Elle ajoute, « Et ils se ramassent le maximum de pétrole en travaillant. Les voies d'exposition sont l'inhalation, l'ingestion et le contact avec la peau. Et ils sont exposés à ça tous les jours, tout le temps de leur présence. »

Mais certains habitants de la côte non impliqués dans le nettoyage sont aussi tombés malades par le pétrole et les dispersants.

Avant même que la nappe ait commencé à se déplacer, explique Subra, de nombreuses personnes ont été exposées aux émanations formées quand le brut s'est élévé dans l'air par les vents violents et les embruns.

Quand les dispersants ont commencé à être utilisés, ils se sont mélangés à ces émanations, suivis par le mélange toxique du pétrole brûlé sur l'eau, et le tout à dérivé vers les populations côtières.

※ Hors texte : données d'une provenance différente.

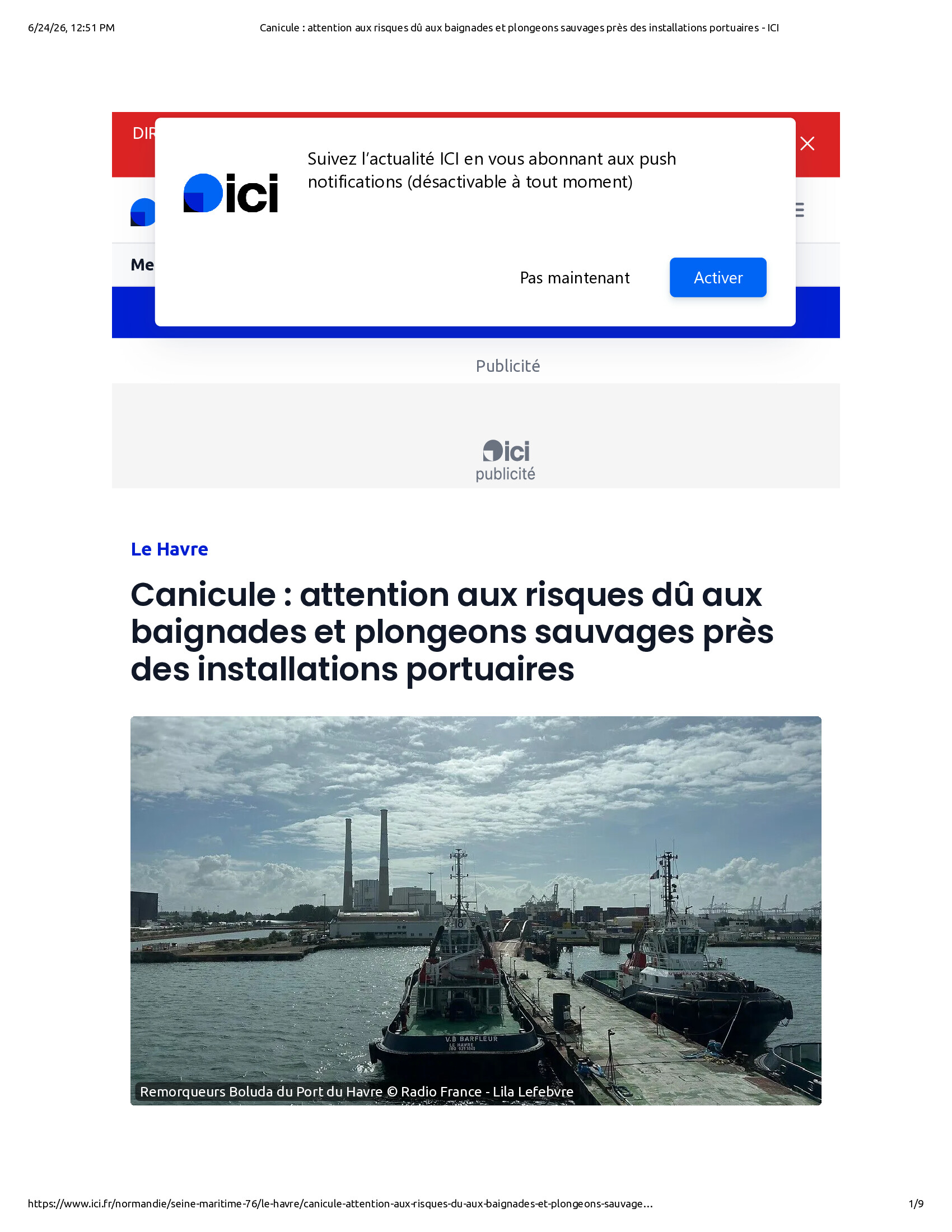 Native browser print preview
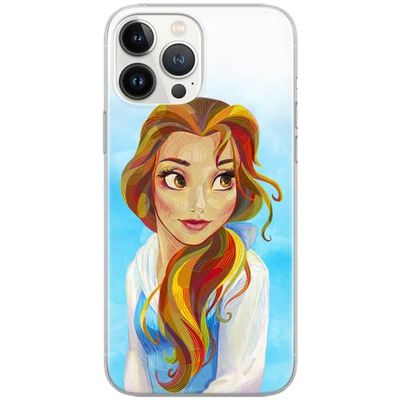 ERT GROUP mobiltelefonfodral för Apple Iphone 6/6S originalt och officiellt licensierat Disney mönster Bella 003 Vit optimalt anpassad till formen på mobiltelefonen, fodral tillverkad av TPU-plast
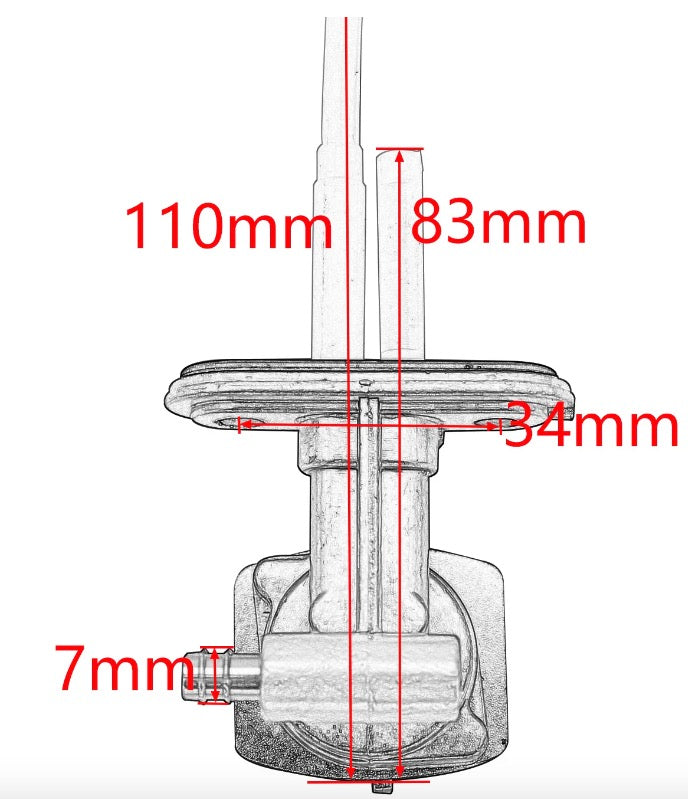 SUZUKI Dirtbike Gas Fuel Tank Switch Valve Petcock Tap For Suzuki LTZ250 LTZ400L 2003-2008 DR200 DR250 DR350 DR350S DR350SE 1986-1999 GSF1200S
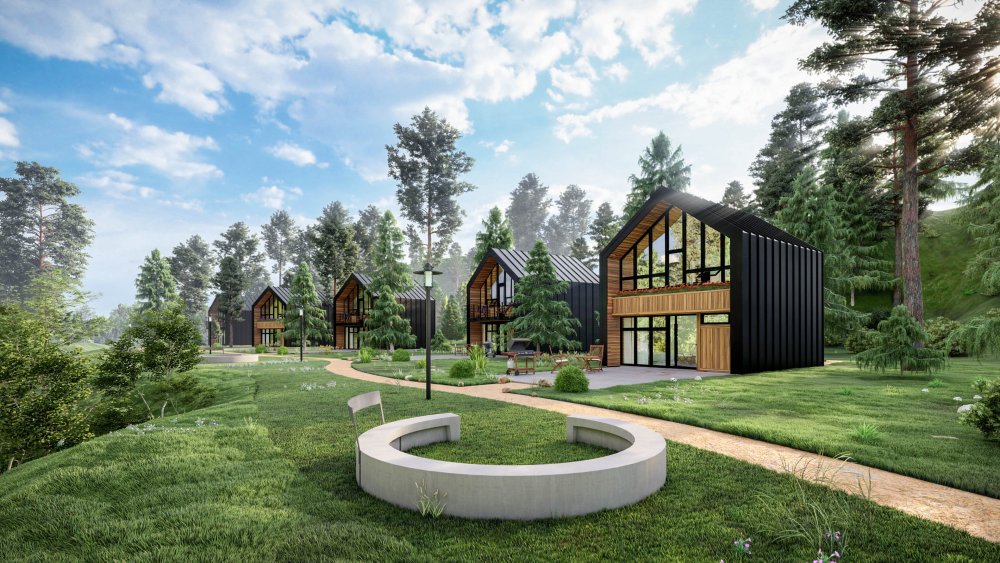 Визуализация коттеджа в Люмион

« Un grand nombre d'habitants de la côte ont été exposés à ces émanations », dit Subra, ajoutant que ce problème a reçu encore moins d'attention que les effets sanitaires des employés au nettoyage.

Une crise se développe, le soulagement n'est pas vraiment en vue

Subra, qui travaille sur ce genre de questions depuis 40 ans pour le compte des collectivités et des victimes est consternée par le manque de soins octroyés aux employés au nettoyage et aux riverains jusqu'à présent.

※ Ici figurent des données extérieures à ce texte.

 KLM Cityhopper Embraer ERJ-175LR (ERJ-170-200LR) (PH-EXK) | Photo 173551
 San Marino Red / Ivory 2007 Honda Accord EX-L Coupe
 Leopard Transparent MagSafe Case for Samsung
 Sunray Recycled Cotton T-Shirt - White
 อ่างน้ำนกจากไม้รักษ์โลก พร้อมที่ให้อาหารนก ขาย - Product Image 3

Elle a noté l'ironie de l'Institut National des Sciences environnementales pour la santé qui a lancé un programme secondaire de suivi des soins, planifiant une surveillance des effets de la marée noire et du nettoyage sur la santé de 75.000 employés et bénévoles.

Outre le fait que cette étude prendra beaucoup de temps et que les données ne seront pas disponibles facilement, elle ne traite pas à court ou long terme des besoins des malades.

« Le programme ne va pas fournir des soins médicaux, il va assurer le suivi à long terme des malades, mais pas : ''voici un médecin, vous allez pouvoir faire face à cette situation'' ! »

L'étude en plus ne comprend pas la large étendue de résidents côtiers qui ont été affectés par les émanations toxiques, mais qui n'ont pas été impliqués dans le nettoyage.

« Cette population-là ne sera pas suivie du tout par l'étude », dit-elle.

Dans le même temps, en plus de leurs problèmes de santé, de nombreux pêcheurs ont perdu leur capacité à gagner leur vie.

« Ils ne savent pas s'il vont avoir du travail dans le poisson, la crevette ou le crabe l'année prochaine ni s'ils auront un moyen de subsistance dans les prochaines années », dit Subra.

Elle voit donc un pic de dépression qui va se développer dans ces communautés, avec un certain nombre de suicides et de plus en plus de résidents du littoral qui seront sous surveillance de suicide.

Qu'en est-il du fond de compensation de 20 milliards de dollars de BP ?

Subra pense qu'il est « inadéquat », soulignant que ceux qui ont travaillé pour BP pendant le nettoyage sont supposés avoir leurs revenus déduits de la compensation reçue au final.

Elle est certaine pour cette raison que l'argent qui reste sera loin d'être suffisant pour répondre à leurs pertes de salaire, leur subsistance et leurs problèmes de santé connexes.

Subra conclut « Aucune somme d'argent ne peut combler cela ». 

Comme il est bien dit dans le texte, les médias se sont désintéressées du golfe du Mexique, alors que les maladies graves sont en augmentation parmi la population et que BP continue ses exactions.